Parole recueillie par Martine, mise en récit par François

Je vais au travail en bus de ville. Quand j’arrive en avance vers 8 heures 15, j’ai le temps. Je vais à mon casier pour prendre ma gourde. Je n’ai ni tenue particulière, ni chaussures de sécurité car mes pieds ne sont pas adaptés aux chaussures de sécurité. Je garde mes baskets.
Maintenant on commence à 8 heures 30. Avant on commençait à 9 heures. On finit à 16 heures 15. La pause c’est de 10 heures 25 à 10 heures 35 le matin. On mange à midi 25, on reprend à 13 heures 20. Et l’après-midi c’est pareil, 14 heures 25 à 14 heures 35.
J’ai eu une méningite à l’âge de six ans, en 1992. Je vais avoir 39 ans cet été. J’ai fait deux stages d’un mois organisés par LADAPT (2). J’ai commencé à travailler ici à l’atelier le 2 janvier 2017. Je fais des fers à repasser mais depuis l’an passé je travaille aussi aux emballages. Ici on travaille pour une entreprise d’électroménager. Nous sommes vingt dans l’atelier. Notre groupe est mélangé, filles et garçons. Personne n’est en fauteuil roulant. Il y a une personne trisomique dans notre atelier, mais les autres, je ne sais pas ce qu’ils ont. Et il y en a qui n’ont pas l’air d’avoir de handicap et qui travaillent avec nous. Certains sont à plein temps, d’autres à mi-temps. Moi, je travaille à plein temps.
Dans l’atelier, il y a des chaises de travail et chacun a une grande table. Je mets de la colle dans la valve des fers à repasser, après on prend la pompe, on l’enfonce. Donc on colle ensemble la pompe avec la valve noire. Le tuyau, ça va, je peux le mettre facilement mais fixer le collier « Oetiker », un collier à sertir, avec une clé de 12 ou de 14, selon la grosseur de la pompe c’est difficile pour moi. Le collier, c’est un truc qui bouge tout le temps ! Parfois, on me dit de refaire, oui, mais pour l’enlever j’ai du mal… Alors je demande aux autres de le défaire. Après quand on m’explique plusieurs fois j’y arrive.
Dans les fers à repasser je fixe aussi des boutons sur lesquels est écrit « coton, laine » avec des clips. Il faut appuyer sur le bouton pour le clipser. Dans l’atelier, il y en a d’autres qui font les prises, pas moi, je les vois faire. Je fais aussi des jeux de cales pour que les appareils ne bougent pas à l’intérieur des boites d’emballage pour les fers mais aussi pour des sèche-cheveux. Ici, nous faisons tout, de l’emballage jusqu’au contrôle final. Celui qui fait le contrôle final est comme nous, avec un handicap. Il y a des gens de l’extérieur qui viennent de temps en temps pour savoir si ce qu’on fait c’est bien. Il vaut mieux qu’ils demandent aux moniteurs.

Données fournies:
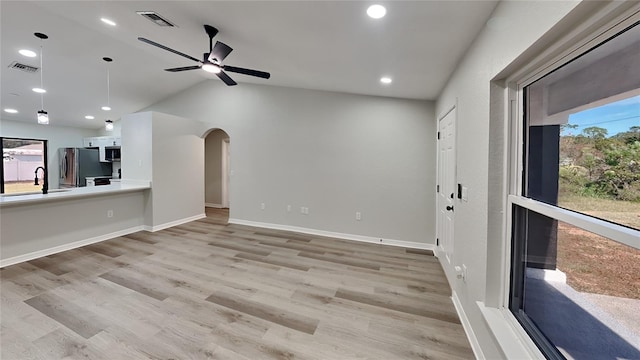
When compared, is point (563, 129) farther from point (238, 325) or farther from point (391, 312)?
point (238, 325)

Ce que vous ferez:
1. Les affirmations (a), (b) et (c) concordent-elles avec le témoignage ? Pour chacune, répondez par oui ou par non en citant les mots exacts du témoignage qui permettent de trancher.
(a) La personne qui témoigne porte des chaussures de sécurité au travail.
(b) L’atelier compte vingt personnes.
(c) La personne qui témoigne fabrique les prises des fers à repasser.
2. Répondez à ces questions d’après le témoignage.
(a) À quelle heure se termine la journée de travail ?
(b) À quelle date la personne qui témoigne a-t-elle commencé à travailler à l’atelier ?
(c) Pour quel type d’entreprise l’atelier travaille-t-il ?
3. Quelle est la traduction anglaise de cette phrase du témoignage : « Ici, nous faisons tout, de l’emballage jusqu’au contrôle final. » ?

Réponses attendues:
1.
(a) Non : « Je n’ai ni tenue particulière, ni chaussures de sécurité »
(b) Oui : « Nous sommes vingt dans l’atelier. »
(c) Non : « il y en a d’autres qui font les prises, pas moi »

2.
(a) À 16 heures 15.
(b) Le 2 janvier 2017.
(c) Pour une entreprise d’électroménager.

3. Here, we do everything, from packaging to the final inspection.